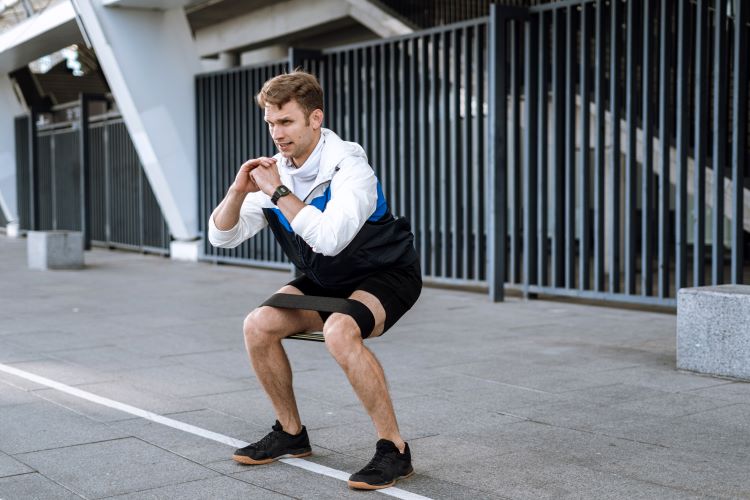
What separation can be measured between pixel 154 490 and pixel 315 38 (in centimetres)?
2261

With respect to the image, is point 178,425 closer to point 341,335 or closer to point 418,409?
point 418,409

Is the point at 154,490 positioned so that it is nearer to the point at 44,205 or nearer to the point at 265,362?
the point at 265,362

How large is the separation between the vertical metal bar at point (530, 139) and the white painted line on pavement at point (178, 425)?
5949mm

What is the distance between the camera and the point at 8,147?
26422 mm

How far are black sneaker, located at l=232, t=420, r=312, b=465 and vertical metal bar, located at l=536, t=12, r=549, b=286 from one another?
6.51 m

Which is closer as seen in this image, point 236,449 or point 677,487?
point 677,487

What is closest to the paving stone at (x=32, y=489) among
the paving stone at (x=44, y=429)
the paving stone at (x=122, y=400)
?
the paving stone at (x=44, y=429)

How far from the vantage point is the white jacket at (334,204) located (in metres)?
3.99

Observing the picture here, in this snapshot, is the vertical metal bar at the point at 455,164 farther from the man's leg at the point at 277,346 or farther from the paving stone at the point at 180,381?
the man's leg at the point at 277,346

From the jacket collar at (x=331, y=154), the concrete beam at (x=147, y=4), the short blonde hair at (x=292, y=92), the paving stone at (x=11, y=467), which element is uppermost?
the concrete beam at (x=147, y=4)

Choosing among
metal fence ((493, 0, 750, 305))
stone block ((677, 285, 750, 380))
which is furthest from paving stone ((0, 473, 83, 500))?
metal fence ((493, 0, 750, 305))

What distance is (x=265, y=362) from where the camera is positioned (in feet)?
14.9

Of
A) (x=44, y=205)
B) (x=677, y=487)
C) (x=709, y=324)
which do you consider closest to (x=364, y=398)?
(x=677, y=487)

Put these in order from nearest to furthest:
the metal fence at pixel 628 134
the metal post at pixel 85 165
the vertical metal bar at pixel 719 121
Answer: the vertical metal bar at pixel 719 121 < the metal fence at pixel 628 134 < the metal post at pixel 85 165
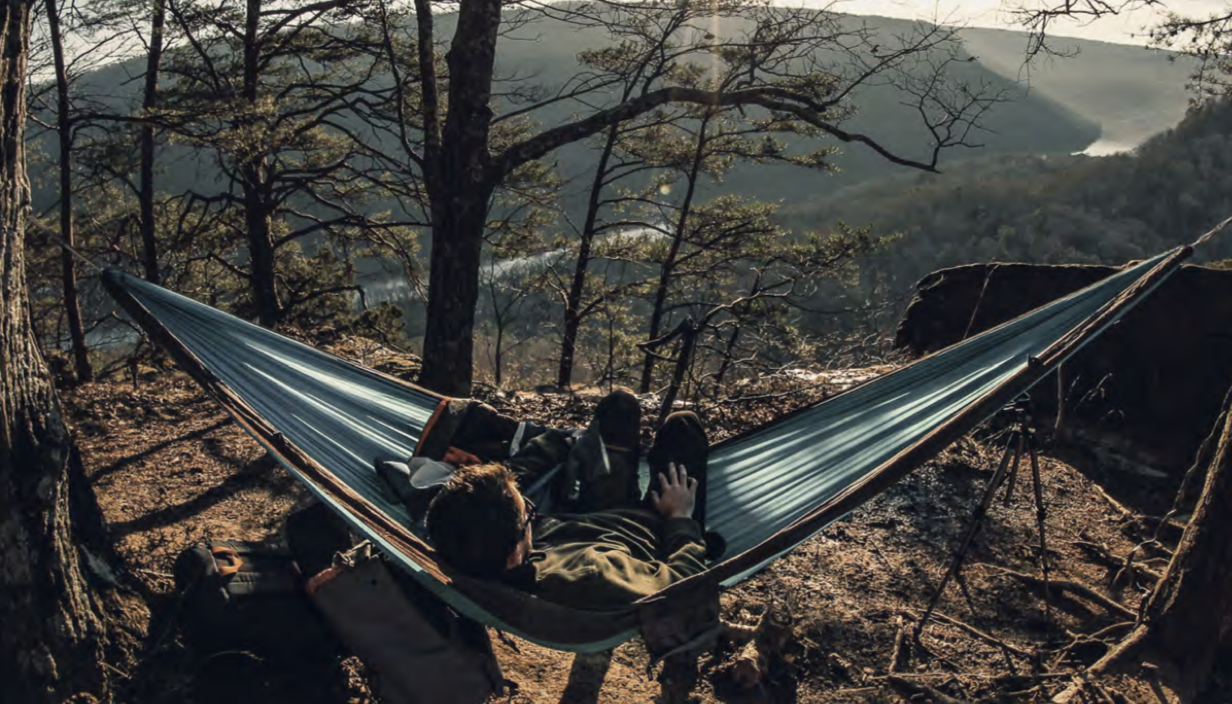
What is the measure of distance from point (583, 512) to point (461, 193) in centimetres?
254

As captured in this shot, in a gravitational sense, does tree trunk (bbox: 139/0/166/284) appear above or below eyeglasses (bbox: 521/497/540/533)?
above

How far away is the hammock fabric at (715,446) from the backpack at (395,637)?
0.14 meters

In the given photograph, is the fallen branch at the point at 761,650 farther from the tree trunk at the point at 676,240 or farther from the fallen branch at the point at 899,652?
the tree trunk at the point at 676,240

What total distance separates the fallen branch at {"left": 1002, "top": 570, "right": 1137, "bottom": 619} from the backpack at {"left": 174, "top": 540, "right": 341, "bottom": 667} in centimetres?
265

========================

The exercise:
Leave out the pictures and transcribe everything else exactly.

The reply:
What separation can be measured between pixel 154 490 and pixel 315 38 (in centimetres)?
2261

With respect to the image, is point 178,425 closer to point 341,335 or closer to point 418,409?
point 418,409

Is the point at 154,490 positioned so that it is nearer to the point at 44,205 or nearer to the point at 265,362?
the point at 265,362

How large is the separation between the vertical metal bar at point (530, 139) and the white painted line on pavement at point (178, 425)?
5949mm

What is the distance between the camera and the point at 8,147?
26422 mm

How far are black sneaker, located at l=232, t=420, r=312, b=465 and vertical metal bar, located at l=536, t=12, r=549, b=286 from one another?
6.51 m

Which is closer as seen in this image, point 236,449 or point 677,487?
point 677,487

What is closest to the paving stone at (x=32, y=489) among
the paving stone at (x=44, y=429)
the paving stone at (x=122, y=400)
?
the paving stone at (x=44, y=429)

How far from the vantage point is the white jacket at (334,204) located (in metres)?
3.99

Observing the picture here, in this snapshot, is the vertical metal bar at the point at 455,164 farther from the man's leg at the point at 277,346 or farther from the paving stone at the point at 180,381?
the man's leg at the point at 277,346

From the jacket collar at (x=331, y=154), the concrete beam at (x=147, y=4), the short blonde hair at (x=292, y=92), the paving stone at (x=11, y=467), which element is uppermost?
the concrete beam at (x=147, y=4)

Choosing among
metal fence ((493, 0, 750, 305))
stone block ((677, 285, 750, 380))
which is furthest from paving stone ((0, 473, 83, 500))?
metal fence ((493, 0, 750, 305))

What distance is (x=265, y=362) from where the camera is positioned (in feet)?
14.9

Of
A) (x=44, y=205)
B) (x=677, y=487)
C) (x=709, y=324)
which do you consider closest to (x=364, y=398)?
(x=677, y=487)

Put these in order from nearest to furthest:
the metal fence at pixel 628 134
the metal post at pixel 85 165
the vertical metal bar at pixel 719 121
Answer: the vertical metal bar at pixel 719 121 < the metal fence at pixel 628 134 < the metal post at pixel 85 165
What is the measure of distance from point (583, 512) to point (461, 193) in centimetres?
254

As captured in this shot, in a gravitational sense, does tree trunk (bbox: 139/0/166/284) appear above or below eyeglasses (bbox: 521/497/540/533)?
above

How far away is the hammock fabric at (715,446) from the backpack at (395,637)?
0.14 meters

In the given photograph, is the fallen branch at the point at 761,650 farther from the tree trunk at the point at 676,240 or farther from the fallen branch at the point at 899,652?
the tree trunk at the point at 676,240

What total distance separates the fallen branch at {"left": 1002, "top": 570, "right": 1137, "bottom": 619} from the backpack at {"left": 174, "top": 540, "right": 341, "bottom": 667} in centimetres?
265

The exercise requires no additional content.